Jennifer: The President of France, Macron’s visit to Lagos and Fela’s shrine had caused major controversy too. While some creatives applaud this, others see it as a compromise to what Fela stood for.
Su’eddie: This is similar to the boycott Kaduna magana we just spoke about. Macron’s visit did a lot for the Shrine and gave it such popularity as it never would have dreamed of getting in a long while. In no time, infrastructural development came to that place. Some people got jobs for the event, money was made too. A lot of positive things came out of that event. I think there was nothing wrong in Macron coming there and anyone who says that his going there was a compromise to Fela does not know Fela or the philosophy of the shrine. The Shrine is an open place for anyone and everyone to come to. Fela wouldn’t have refused Macron entry to the place. Do you have an idea of the people who used to visit the Shrine when Fela was alive? You would be amazed. The Shrine is said to be a place of worship of sorts where anyone – saints and sinners alike – are allowed to come and be free.
Jennifer: Perhaps you’re right and I guess there are always different ways to look at a thing. As a publisher and writer too, what can you say about the new crop of writings emerging from this country? How relevant are they?
Su’eddie: I am excited about a lot of writings. There are lots of works that make me weak and sad but I wouldn’t concentrate on those ones since there are a lot more to make the heart smile. I might not always agree with a lot of the themes being portrayed by some writers and even their style but there is so much going on with beauty that leaves me smiling.

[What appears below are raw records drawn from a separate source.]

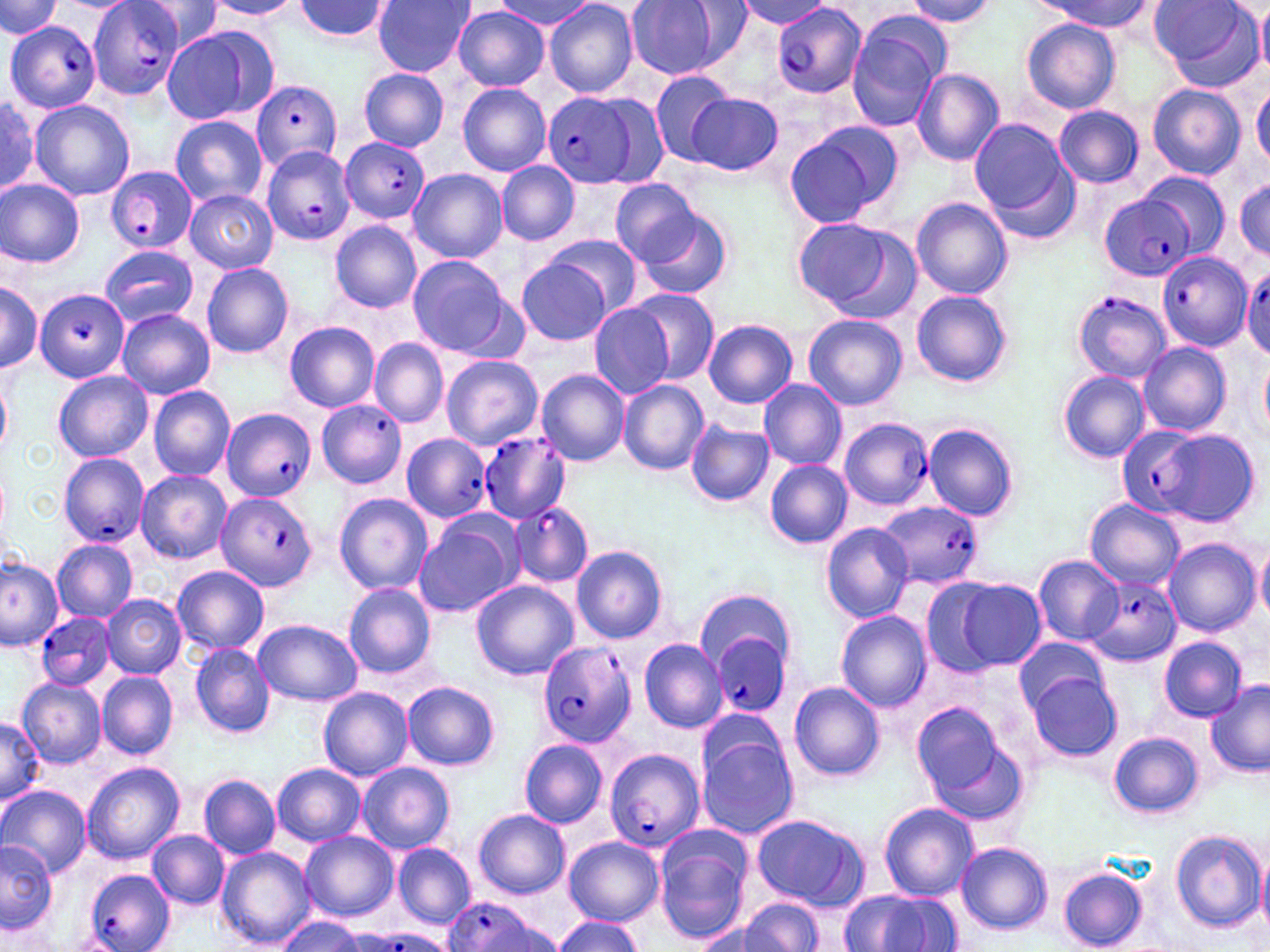

{
  "slide_level_diagnosis": "Plasmodium falciparum",
  "image_size": "1270×952 pixels",
  "uninfected_red_blood_cell_locations": "approximate bounding boxes as (x1,y1)-(x2,y2) corner pairs in pixels: (0,0)-(59,38), (287,0)-(396,44), (497,0)-(596,31), (627,0)-(724,79), (732,0)-(833,30), (1039,0)-(1151,32), (1153,0)-(1265,91), (134,1)-(227,53), (201,1)-(302,20), (371,1)-(475,76), (544,1)-(638,98), (907,1)-(994,28), (681,2)-(753,69), (1255,3)-(1270,76), (452,6)-(549,90), (847,16)-(948,131), (1022,18)-(1120,113), (159,25)-(277,127), (864,41)-(981,156), (913,68)-(1004,167), (360,69)-(449,149), (647,69)-(737,167), (458,82)-(551,175), (1148,83)-(1245,179), (1251,83)-(1270,170), (686,92)-(783,176), (0,97)-(45,197), (29,100)-(134,203), (1055,105)-(1143,188), (171,115)-(268,207), (969,119)-(1078,228), (784,122)-(900,228), (498,161)-(579,245), (408,168)-(507,263), (1140,170)-(1229,260), (1234,177)-(1269,259), (0,179)-(85,267), (610,180)-(702,266), (185,190)-(278,273), (913,197)-(1011,298), (633,206)-(734,301), (789,215)-(917,320), (330,220)-(421,312), (544,234)-(642,319), (100,246)-(198,327), (406,254)-(517,358), (515,259)-(613,346), (201,263)-(293,358), (0,282)-(42,371), (626,287)-(720,385), (912,290)-(1012,386), (589,304)-(673,397), (117,310)-(214,399), (803,314)-(908,410), (703,319)-(798,407), (285,322)-(379,412), (370,339)-(447,427), (1137,342)-(1230,437), (1258,353)-(1270,439), (441,355)-(543,449), (536,369)-(629,466), (1057,370)-(1151,464), (54,371)-(152,462), (0,376)-(11,456), (618,379)-(709,475), (758,379)-(846,470), (149,385)-(235,481), (687,421)-(774,507), (922,423)-(1021,521), (1155,427)-(1260,526), (765,461)-(853,548), (136,470)-(231,563), (333,492)-(434,595), (1085,499)-(1184,590), (413,515)-(522,617), (821,522)-(913,624), (1164,538)-(1259,636), (51,539)-(137,622), (1255,542)-(1270,624), (572,545)-(669,644), (1032,555)-(1123,644), (0,558)-(63,651), (172,566)-(270,656), (942,579)-(1048,671), (342,581)-(436,677), (472,581)-(578,680), (694,589)-(793,673), (101,595)-(185,677), (837,612)-(931,711), (252,618)-(361,706), (1160,636)-(1247,720), (1014,637)-(1106,715), (639,639)-(728,733), (191,642)-(275,738), (97,673)-(177,759), (1027,673)-(1121,761), (15,677)-(106,769), (402,681)-(500,771), (1205,682)-(1270,779), (789,683)-(885,781), (318,687)-(412,781), (911,701)-(1026,823), (696,708)-(785,786), (0,718)-(46,807), (1109,731)-(1203,817), (698,737)-(798,839), (519,739)-(608,827), (82,762)-(184,865), (357,762)-(455,853), (273,763)-(365,845), (199,776)-(279,859), (0,785)-(91,879), (879,801)-(978,899), (473,810)-(570,898), (749,814)-(868,910), (654,824)-(755,944), (148,830)-(228,908), (302,831)-(398,923), (1170,831)-(1267,933), (563,836)-(665,925), (2,840)-(57,934), (392,843)-(477,928), (957,843)-(1053,935), (215,845)-(317,948), (1257,849)-(1270,939), (1058,867)-(1147,951), (841,888)-(963,951), (740,899)-(824,950), (698,913)-(793,952), (279,914)-(363,952), (551,915)-(644,952)",
  "preparation": "thin blood smear",
  "stain": "May-Grünwald-Giemsa",
  "plasmodium_falciparum_infected_red_blood_cell_locations": "approximate bounding boxes as (x1,y1)-(x2,y2) corner pairs in pixels: (769,2)-(867,102), (84,4)-(185,102), (7,20)-(102,115), (251,80)-(341,172), (542,90)-(648,190), (340,137)-(433,224), (261,146)-(355,247), (105,165)-(196,254), (1102,193)-(1194,280), (1157,253)-(1253,350), (1242,266)-(1270,361), (1073,288)-(1170,383), (35,289)-(127,383), (316,400)-(407,488), (221,407)-(317,498), (839,417)-(933,511), (1115,424)-(1214,522), (477,432)-(572,523), (402,433)-(492,523), (59,452)-(149,548), (217,492)-(317,592), (510,501)-(592,588), (878,502)-(985,587), (1085,574)-(1182,666), (36,611)-(115,691), (710,633)-(788,716), (536,640)-(637,750), (606,748)-(704,853), (84,869)-(175,952), (442,898)-(547,952), (356,929)-(457,952)",
  "modality": "light microscopy",
  "field_of_view": "one of a larger specimen",
  "magnification": "1000x"
}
Report the malaria status of this cell.
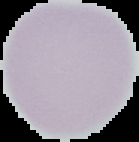

It is uninfected.

Image is 139×142 pixels. The area outside the segmented cell region is set to black. From a thin blood film.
Report the malaria status of this cell.
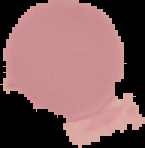

It is uninfected.

Segmented cell region on a black background. Image is 145×148 pixels. From a thin blood film.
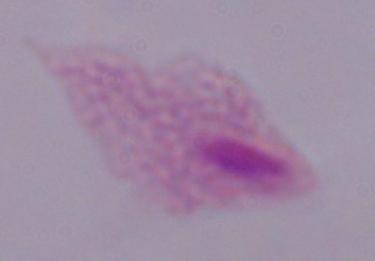
magnification = 1000x
identification = trichomonad
modality = photomicrograph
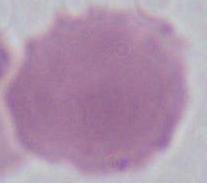
identification = red blood cell
magnification = 1000x
modality = micrograph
Name the parasite shown.
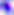
This is Toxoplasma gondii.

Summary:
  - Magnification: 400x
  - Modality: micrograph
State which parasite is depicted.
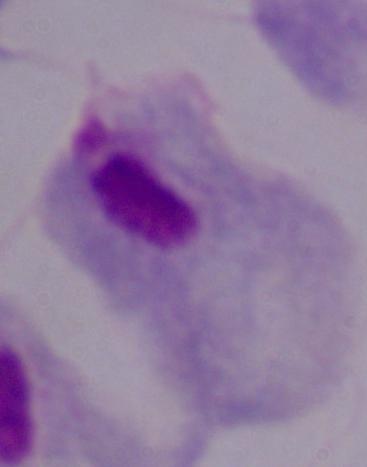

This is a trichomonad.

1000x magnification. Micrograph.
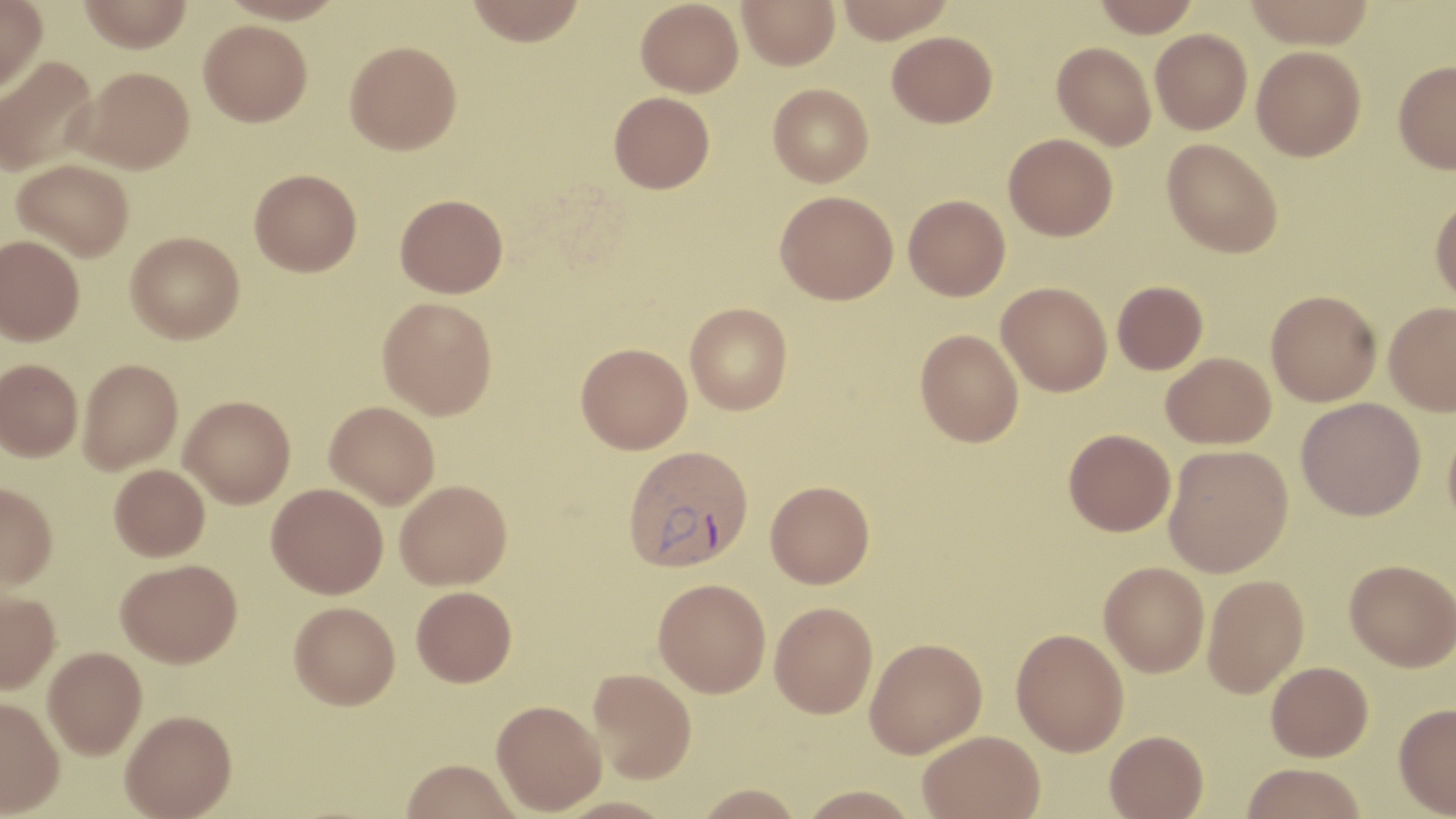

I will focus more on the more recent writings and writers. This is obvious particularly in the prose and poetry genres. From the likes of Elnathan John, Abubakar Adam Ibrahim, Agatha Agema (nee Aduro), Debbie Iorliam, Leslie Nneka Arimah, TJ Benson, Pever X, Seun Odukoya, Amara Nicole Okolo, Victor Olugbemiro…to mention a minute few, there’s so much to catch in prose.
If you check the poetry scene, there’s so much you can’t even begin to talk. From Servio Gbadmasoi, Innocence Silas Sharamang, Romeo Oriogun, Kukogho Iruesiri Samson, Richard Ali, Shittu Forowa, RMG, Ehi’zogie Iyeomoan, Oko Owi Ocho, Chibuihe Light, Bizuum Yadok, Torkwase Igbana, Maik Ortserga, you have too many people to choose from. Importantly, there is the rise of the Spoken Word form which is selling literature more than anything else. Dike Chukwumerije, Bash Amuneni, Efe Paul Azino, Daisy Odey, Andrew Patience, Celina Kile, Ciara Ogah, LKG, Ene Odaba, Ruth Mahogany, Tonton, Graciano, Samuel Yakura, Vic’adex…
We don’t have too many playwrights, sadly. Jude Idada, Joshua Agbo, and Isaac Attah Ogezi come to mind though. We have a band of critics… I am glad to be among an elite group of vibrant publishers committed to spreading the literary scape including others like Winepress, AMAB Books, Paressia, WRR, Cassava Republic and Farafina. Next question is are they relevant? Heaven yeah! They are relevant and very very relevant. We are expanding the discussion and it is fun.